Karina menjalani visum medis untuk memperkuat laporannya. “Saya datang melapor dan memang prosedur di sana kita harus ikutin prosedurnya untuk bikin laporan. Untuk ngebawa orang juga harus ada sesuai BAP-nya, ada bukti visumnya apa segala macam. Jadi sudah sempat ke visum juga diantar sama Bapak Polisinya. Sudah menunggu sampai jam 10 malam itu saya baru selesai,” kata Karina. Hasil visum diperkirakan keluar dalam waktu sekitar satu minggu. Kronologi istri Epy Kusnandar diduga jadi korban kekerasan, Karina Ranau didorong hingga terpental [titlebase] ini menjadi pelajaran bagi banyak orang tentang pentingnya kesabaran dan pengendalian diri.

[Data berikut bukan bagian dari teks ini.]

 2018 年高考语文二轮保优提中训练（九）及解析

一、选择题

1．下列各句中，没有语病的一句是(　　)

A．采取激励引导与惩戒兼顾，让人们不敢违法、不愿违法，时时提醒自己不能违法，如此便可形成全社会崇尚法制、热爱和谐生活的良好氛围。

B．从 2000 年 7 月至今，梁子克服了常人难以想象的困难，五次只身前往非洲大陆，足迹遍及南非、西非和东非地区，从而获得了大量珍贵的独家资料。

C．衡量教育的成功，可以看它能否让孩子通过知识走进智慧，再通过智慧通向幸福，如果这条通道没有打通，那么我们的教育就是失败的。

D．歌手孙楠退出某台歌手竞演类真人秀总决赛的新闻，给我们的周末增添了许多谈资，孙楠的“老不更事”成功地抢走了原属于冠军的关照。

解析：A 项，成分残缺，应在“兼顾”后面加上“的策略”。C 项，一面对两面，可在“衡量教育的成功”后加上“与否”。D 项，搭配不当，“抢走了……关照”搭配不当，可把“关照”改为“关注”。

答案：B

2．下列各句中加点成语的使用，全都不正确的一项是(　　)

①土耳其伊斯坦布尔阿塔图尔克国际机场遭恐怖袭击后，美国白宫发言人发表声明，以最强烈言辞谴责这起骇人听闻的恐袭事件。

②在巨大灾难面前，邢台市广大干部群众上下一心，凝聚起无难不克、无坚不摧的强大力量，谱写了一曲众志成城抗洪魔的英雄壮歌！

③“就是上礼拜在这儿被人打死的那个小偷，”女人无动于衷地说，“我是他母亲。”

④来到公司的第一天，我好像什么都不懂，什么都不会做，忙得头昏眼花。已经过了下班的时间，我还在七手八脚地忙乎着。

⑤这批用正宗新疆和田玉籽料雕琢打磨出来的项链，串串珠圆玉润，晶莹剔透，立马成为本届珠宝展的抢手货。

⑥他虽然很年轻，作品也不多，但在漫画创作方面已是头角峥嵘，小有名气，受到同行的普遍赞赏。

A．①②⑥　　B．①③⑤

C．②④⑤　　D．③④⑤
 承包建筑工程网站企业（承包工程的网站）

Di tengah proses hukum yang berjalan, Karina juga harus menghadapi komentar miring dari sebagian netizen yang meremehkan kejadian tersebut. Ia menegaskan bahwa tindakan kekerasan tidak bisa dianggap sepele. “Apa yang mereka lakukan kan mereka yang tahu bagaimana tindakan mereka. Pokoknya apa pun kalian ngomong, saya akan belain mereka lah,” ungkapnya merujuk pada karyawannya yang ia bela saat kejadian. Kini, kasus ini ditangani aparat kepolisian dan publik berharap keadilan dapat ditegakkan.

Kejadian ini menjadi pengingat bahwa di balik kesibukan sehari-hari, kita harus tetap menjaga sikap dan menghormati sesama. Karina berharap tidak ada lagi korban kekerasan serupa, dan ia sendiri bertekad untuk terus melanjutkan usahanya meski harus menghadapi trauma. Kronologi istri Epy Kusnandar diduga jadi korban kekerasan, Karina Ranau didorong hingga terpental [titlebase] akhirnya menjadi sorotan, dan semoga kasus ini membawa hikmah bagi semua pihak.

Artikel ini dipublikasikan oleh Suara Pecari.